Gonbad-e Qabus restoration may take two years, World Heritage director says

April 16, 2022 - 21:14

TEHRAN – The restoration and monitoring process of the UNESCO-designated Gonbad-e Qabus may take two years, the director of the World Heritage has said.

“A new restoration project on Gonbad-e Qabus may take about two years of fieldwork, analysis of the samples produced, substitutes of the worn-out bricks with exact replicas, and a thorough monitoring process,” ILNA quoted Abdolmajid Nourtaqani as saying on Saturday.

Located in Golestan province, the monument is of high architectural importance as an exemplar and innovative design of the early-Islamic-era architecture.

“It can be mentioned that the necessary assessments have been performed so far to identify the exact material and know-how needed for the restoration,” the official said.

“Within the next two weeks, we will form a special working group at the Ministry of Cultural Heritage, Tourism and Handicrafts…. The new restoration work will begin based on the decisions that are approved,” the official explained.

“A few cracks will be repaired for the first stage. Then, after exact monitoring of the results and checking the condition of newly-embedded bricks, the production of bricks and the restoration process will be continued.”

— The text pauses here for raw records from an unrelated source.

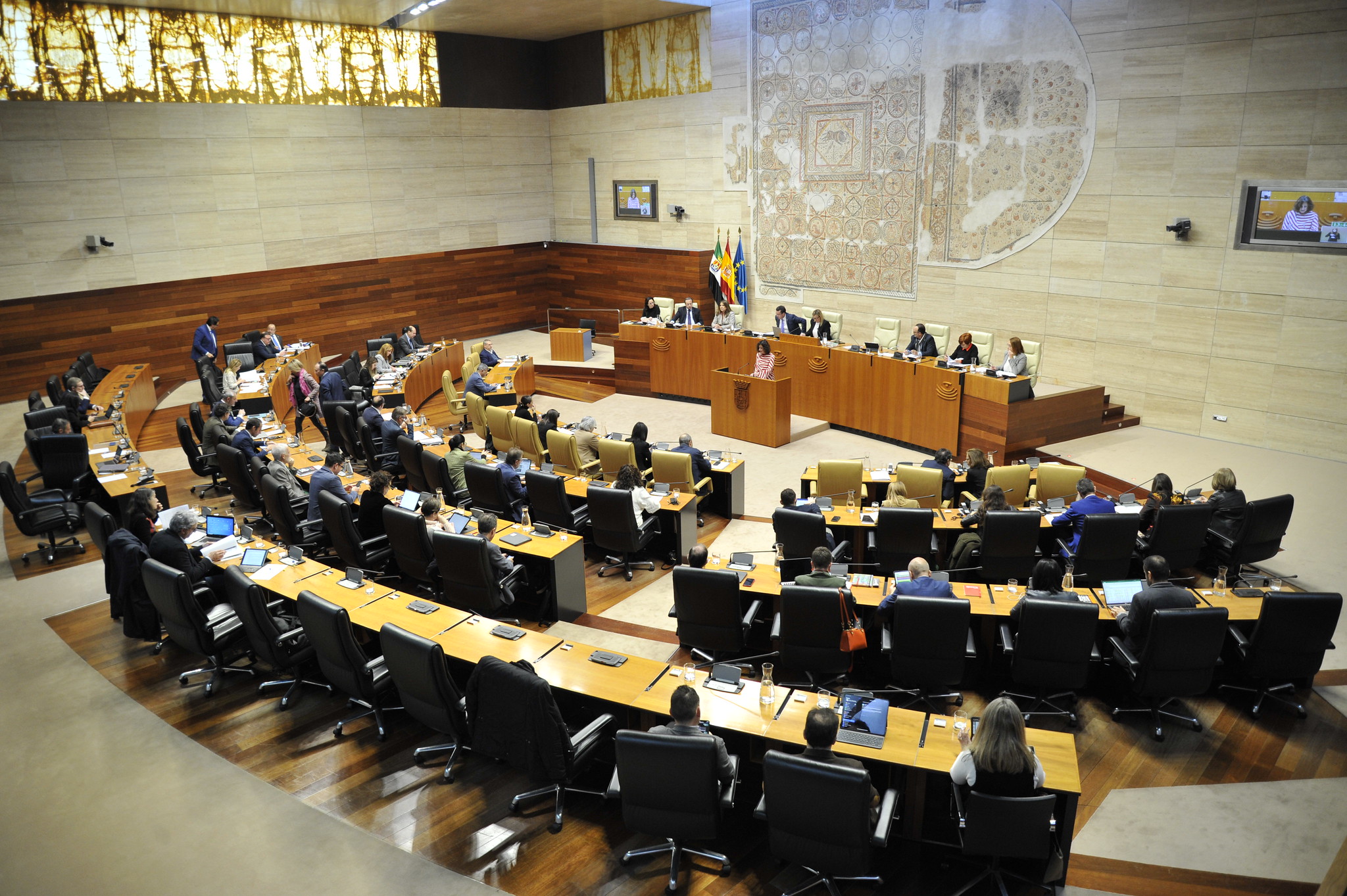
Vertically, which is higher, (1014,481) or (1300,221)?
(1300,221)

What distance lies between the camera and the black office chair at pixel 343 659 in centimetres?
528

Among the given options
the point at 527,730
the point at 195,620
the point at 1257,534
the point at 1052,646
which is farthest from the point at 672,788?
the point at 1257,534

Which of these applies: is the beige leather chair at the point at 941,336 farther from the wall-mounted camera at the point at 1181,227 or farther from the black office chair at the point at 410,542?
the black office chair at the point at 410,542

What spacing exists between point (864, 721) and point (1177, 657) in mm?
2265

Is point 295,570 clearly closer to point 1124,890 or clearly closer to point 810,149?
point 1124,890

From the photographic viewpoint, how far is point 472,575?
668 centimetres

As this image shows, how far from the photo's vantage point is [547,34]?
1886 cm

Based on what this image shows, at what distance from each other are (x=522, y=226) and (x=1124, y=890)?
723 inches

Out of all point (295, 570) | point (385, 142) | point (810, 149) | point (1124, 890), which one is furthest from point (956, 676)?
point (385, 142)

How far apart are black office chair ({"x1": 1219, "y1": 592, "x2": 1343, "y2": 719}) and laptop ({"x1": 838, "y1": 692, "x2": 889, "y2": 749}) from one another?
2.70 meters

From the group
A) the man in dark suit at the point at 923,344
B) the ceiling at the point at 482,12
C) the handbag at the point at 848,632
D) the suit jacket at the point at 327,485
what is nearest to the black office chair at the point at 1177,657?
the handbag at the point at 848,632

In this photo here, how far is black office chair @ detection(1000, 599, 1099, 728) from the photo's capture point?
17.3ft

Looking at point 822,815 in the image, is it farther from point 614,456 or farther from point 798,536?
point 614,456

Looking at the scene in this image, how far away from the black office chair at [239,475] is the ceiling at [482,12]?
8.84m
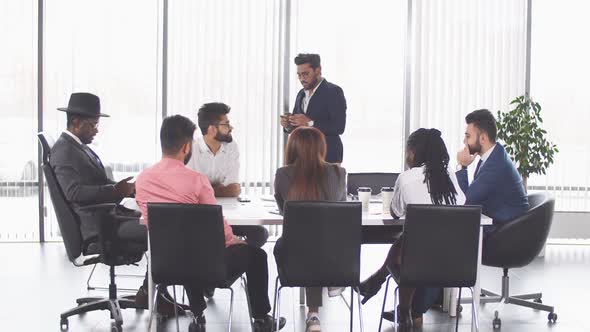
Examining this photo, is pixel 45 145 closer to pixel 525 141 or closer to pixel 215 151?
pixel 215 151

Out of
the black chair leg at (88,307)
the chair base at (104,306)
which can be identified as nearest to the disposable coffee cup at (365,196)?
the chair base at (104,306)

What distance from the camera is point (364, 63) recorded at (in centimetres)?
829

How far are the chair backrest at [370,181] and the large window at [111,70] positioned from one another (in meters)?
2.83

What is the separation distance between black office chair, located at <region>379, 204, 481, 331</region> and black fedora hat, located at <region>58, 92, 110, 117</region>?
230cm

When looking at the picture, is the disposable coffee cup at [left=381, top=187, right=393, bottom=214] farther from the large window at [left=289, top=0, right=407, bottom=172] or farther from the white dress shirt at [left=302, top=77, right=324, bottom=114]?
the large window at [left=289, top=0, right=407, bottom=172]

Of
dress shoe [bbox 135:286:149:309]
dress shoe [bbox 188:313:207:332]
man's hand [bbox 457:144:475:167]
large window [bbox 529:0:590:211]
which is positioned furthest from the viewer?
large window [bbox 529:0:590:211]

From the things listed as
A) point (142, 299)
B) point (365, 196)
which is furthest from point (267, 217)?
point (142, 299)

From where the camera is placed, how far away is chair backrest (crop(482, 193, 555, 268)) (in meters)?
4.95

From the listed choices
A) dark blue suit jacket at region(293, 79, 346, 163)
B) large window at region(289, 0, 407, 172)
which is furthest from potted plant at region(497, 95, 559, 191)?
dark blue suit jacket at region(293, 79, 346, 163)

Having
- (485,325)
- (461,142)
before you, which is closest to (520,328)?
(485,325)

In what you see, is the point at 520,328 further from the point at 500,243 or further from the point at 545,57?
the point at 545,57

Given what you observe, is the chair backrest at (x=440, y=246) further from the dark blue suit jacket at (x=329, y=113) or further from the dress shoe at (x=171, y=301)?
the dark blue suit jacket at (x=329, y=113)

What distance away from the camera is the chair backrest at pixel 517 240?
4.95 m

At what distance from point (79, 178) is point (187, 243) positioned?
3.88 ft
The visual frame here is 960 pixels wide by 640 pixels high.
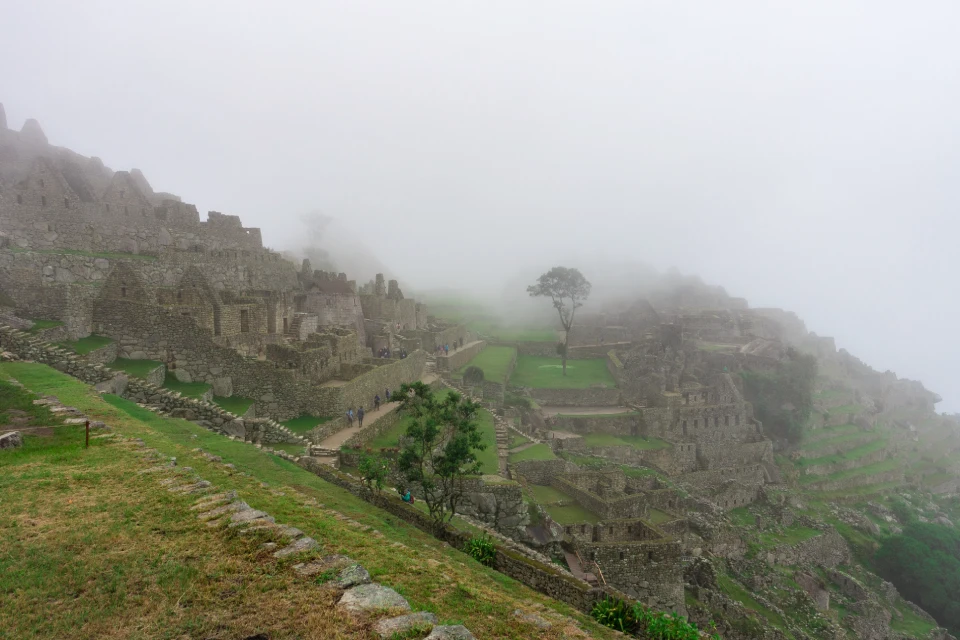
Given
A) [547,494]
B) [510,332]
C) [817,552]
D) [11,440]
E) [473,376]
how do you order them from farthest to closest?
[510,332] < [473,376] < [817,552] < [547,494] < [11,440]

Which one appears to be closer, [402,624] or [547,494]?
[402,624]

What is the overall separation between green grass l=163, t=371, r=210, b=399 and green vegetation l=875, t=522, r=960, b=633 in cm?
3491

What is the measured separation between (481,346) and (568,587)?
120 feet

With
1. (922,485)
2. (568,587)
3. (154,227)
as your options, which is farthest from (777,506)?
(154,227)

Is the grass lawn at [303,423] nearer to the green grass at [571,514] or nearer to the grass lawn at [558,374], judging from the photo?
the green grass at [571,514]

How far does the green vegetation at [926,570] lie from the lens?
89.7 feet

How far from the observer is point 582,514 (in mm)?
20281

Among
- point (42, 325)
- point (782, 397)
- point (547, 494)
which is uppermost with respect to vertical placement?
point (42, 325)

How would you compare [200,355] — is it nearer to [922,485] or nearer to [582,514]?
[582,514]

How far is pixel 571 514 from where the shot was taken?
20125 millimetres

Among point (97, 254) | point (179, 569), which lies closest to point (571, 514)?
point (179, 569)

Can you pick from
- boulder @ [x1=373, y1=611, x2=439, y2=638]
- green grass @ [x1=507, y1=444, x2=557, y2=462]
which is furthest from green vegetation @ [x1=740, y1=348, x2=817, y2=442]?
boulder @ [x1=373, y1=611, x2=439, y2=638]

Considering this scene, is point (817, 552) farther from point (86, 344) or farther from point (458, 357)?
point (86, 344)

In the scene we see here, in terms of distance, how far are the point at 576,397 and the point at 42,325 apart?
29.5 metres
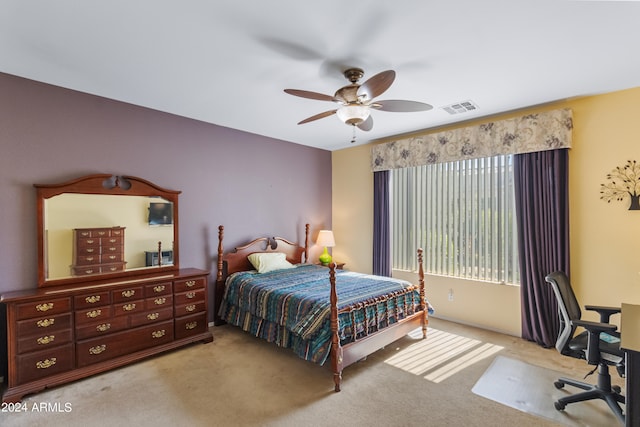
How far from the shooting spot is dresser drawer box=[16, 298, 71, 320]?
241cm

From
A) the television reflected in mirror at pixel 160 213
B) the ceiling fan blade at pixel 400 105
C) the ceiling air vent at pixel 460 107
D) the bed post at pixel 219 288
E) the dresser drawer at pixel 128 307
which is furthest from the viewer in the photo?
the bed post at pixel 219 288

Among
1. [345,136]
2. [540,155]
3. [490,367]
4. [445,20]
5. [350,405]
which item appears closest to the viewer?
[445,20]

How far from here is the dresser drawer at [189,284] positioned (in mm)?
3275

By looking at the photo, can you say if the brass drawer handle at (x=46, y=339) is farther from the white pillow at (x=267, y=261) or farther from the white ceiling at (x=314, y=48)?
the white ceiling at (x=314, y=48)

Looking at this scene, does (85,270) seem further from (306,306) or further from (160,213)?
(306,306)

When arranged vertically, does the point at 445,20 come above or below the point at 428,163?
above

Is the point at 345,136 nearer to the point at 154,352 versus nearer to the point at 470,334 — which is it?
the point at 470,334

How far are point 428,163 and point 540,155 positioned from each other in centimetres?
129

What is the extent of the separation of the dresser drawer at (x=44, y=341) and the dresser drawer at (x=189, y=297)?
91 centimetres

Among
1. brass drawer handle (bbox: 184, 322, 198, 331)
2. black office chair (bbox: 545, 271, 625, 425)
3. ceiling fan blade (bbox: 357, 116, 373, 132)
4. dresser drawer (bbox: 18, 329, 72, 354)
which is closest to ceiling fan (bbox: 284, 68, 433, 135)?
ceiling fan blade (bbox: 357, 116, 373, 132)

“Moreover, we should continue tracing other cracks in the roof.”

It is not possible to open all segments of the roof at once and then see that the samples produced are not suitable. Restoration work must proceed according to principles, the official explained.

All the bricks in the tower that need to be replaced are less than 50 bricks, he said.

Gonbad-e Qabus restoration may take two years, World Heritage director says

For years the World Heritage has suffered from weeds growing on the surface.

“We hope that repairing and replacing the bricks of the ceiling can prevent the continued growth of shrubs on the dome,” the official said.

Experts say that growing plants on the Qabus tower is not a new issue and is witnessed in all brick buildings across the country, especially in northern provinces, due to their climatic conditions.

Visible from great distances in the surrounding lowlands near the ancient Ziyarid capital, Jorjan, the 53-meter high Gonbad-e Qabus dominates a modern town of the same name laid out around its base in the early 20th century.

Its hollow cylindrical shaft of unglazed fired brick tapers up from an intricate geometric plan in the form of a ten-pointed star to a conical roof. Two encircling Kufic inscriptions commemorate Qabus Ibn Voshmgir, Ziyarid ruler and literati as its founder in 1006 CE.

As mentioned by UNESCO, the monument bears testimony to the cultural exchange between Central Asian nomads and the ancient civilization of Iran.

Narratives say the tower has influenced various subsequent designers of tomb towers and other cylindrical commemorative structures both in the region and beyond. The structure capped by an eye-catching conical roof boasts intricate geometric principles and patterns which embellish parts of its load-bearing brickwork.